Seitenauszug:
Skip to main content

Dr. Georg Nüßlein: Es ist naheliegend, dass die Widerspruchslösung den Widerspruch als den Normalfall definiert

Rede in der Debatte zu Organspenden

Frau Präsidentin! Meine Damen! Meine Herren! Erstens müssen wir doch feststellen, dass bestehende Strukturen und Verfahren in der Bundesrepublik Deutschland erkennbar versagt haben. Das gilt auch für die erweiterte Zustimmungslösung. Das ist Fakt.

(Beifall bei Abgeordneten der CDU/CSU und der Abg. Sabine Dittmar [SPD])

Zweitens. Ich verstehe, was die Kollegin gerade eben zur Verhältnismäßigkeit juristisch vorgetragen hat. Aber, meine Damen und Herren: Daraus abzuleiten, jetzt einen langwierigen Prozess kleiner Schritte einzuleiten, halte ich mit Blick auf die vielen Betroffenen, die leiden, für nicht den richtigen Weg. Aus Sicht von jemandem, der auf ein Spenderorgan wartet, gibt es keine Zeit zu verlieren.

Datenauszug:

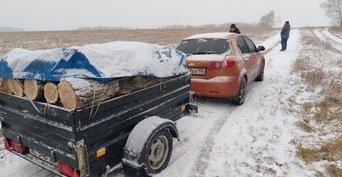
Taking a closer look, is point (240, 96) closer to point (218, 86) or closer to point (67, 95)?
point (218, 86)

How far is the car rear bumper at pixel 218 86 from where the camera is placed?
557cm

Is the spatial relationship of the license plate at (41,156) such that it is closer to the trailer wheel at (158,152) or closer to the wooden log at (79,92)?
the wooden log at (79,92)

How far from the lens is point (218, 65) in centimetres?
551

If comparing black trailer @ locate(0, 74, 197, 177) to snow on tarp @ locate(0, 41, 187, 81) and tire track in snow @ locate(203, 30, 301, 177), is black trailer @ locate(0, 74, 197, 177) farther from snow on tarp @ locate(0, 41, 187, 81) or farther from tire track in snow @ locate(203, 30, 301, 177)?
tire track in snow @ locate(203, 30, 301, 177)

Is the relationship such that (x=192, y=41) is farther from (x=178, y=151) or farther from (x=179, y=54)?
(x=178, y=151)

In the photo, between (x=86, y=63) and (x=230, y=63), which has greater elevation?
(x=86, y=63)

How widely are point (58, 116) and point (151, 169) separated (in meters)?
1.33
---
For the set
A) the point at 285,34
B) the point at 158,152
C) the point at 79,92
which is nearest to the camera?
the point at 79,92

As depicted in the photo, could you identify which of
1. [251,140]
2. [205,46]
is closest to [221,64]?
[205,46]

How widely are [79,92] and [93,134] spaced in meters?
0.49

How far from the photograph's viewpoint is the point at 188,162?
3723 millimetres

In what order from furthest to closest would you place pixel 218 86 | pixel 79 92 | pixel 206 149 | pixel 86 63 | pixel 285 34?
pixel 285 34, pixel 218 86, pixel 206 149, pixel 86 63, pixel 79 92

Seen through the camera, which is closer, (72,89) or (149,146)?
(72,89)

Arbeitsauftrag A: Fassen Sie in der Rede zur Organspende den Absatz, der mit „Zweitens. Ich verstehe“ beginnt, in ein bis zwei Sätzen kürzer zusammen und behalten Sie dabei seine wesentlichen Aussagen bei.
Arbeitsauftrag B: Welche Lösung hat laut der Rede zur Organspende neben bestehenden Strukturen und Verfahren ebenfalls versagt?
Arbeitsauftrag C: Schreiben Sie die Rede zur Organspende im Anschluss an ihren letzten Satz weiter.

Ergebnis A: Nüßlein versteht die juristischen Ausführungen der Kollegin zur Verhältnismäßigkeit. Einen langwierigen Prozess kleiner Schritte hält er angesichts der vielen leidenden Betroffenen jedoch für falsch, denn wer auf ein Spenderorgan wartet, hat keine Zeit zu verlieren.

Ergebnis B: Die erweiterte Zustimmungslösung.

Ergebnis C:
Ich sage Ihnen ganz offen, dass ich für die Widerspruchslösung bin, weil ich der festen Überzeugung bin, dass das Recht auf Selbstbestimmung nicht in unzulässiger Weise angetastet wird. Den Kritikern geht es im Kern nur um das Recht, sich nicht mit Tod und Organspende beschäftigen zu müssen, also nur um einen ganz kleinen Teil der Selbstbestimmung. Ich will gar nichts dazu sagen, wie lebensfremd es ist, sich damit nicht beschäftigen zu wollen. Aber, meine Damen und Herren, wenn die Widerspruchslösung zum Tragen käme, wäre es in Zukunft genau umgekehrt:

(Zuruf des Abg. Michael Brand [Fulda] [CDU/CSU])

Die, die der Spende aufgeschlossen gegenüberstehen, müssen sich nicht mit der Thematik beschäftigen und müssen sich nicht entscheiden.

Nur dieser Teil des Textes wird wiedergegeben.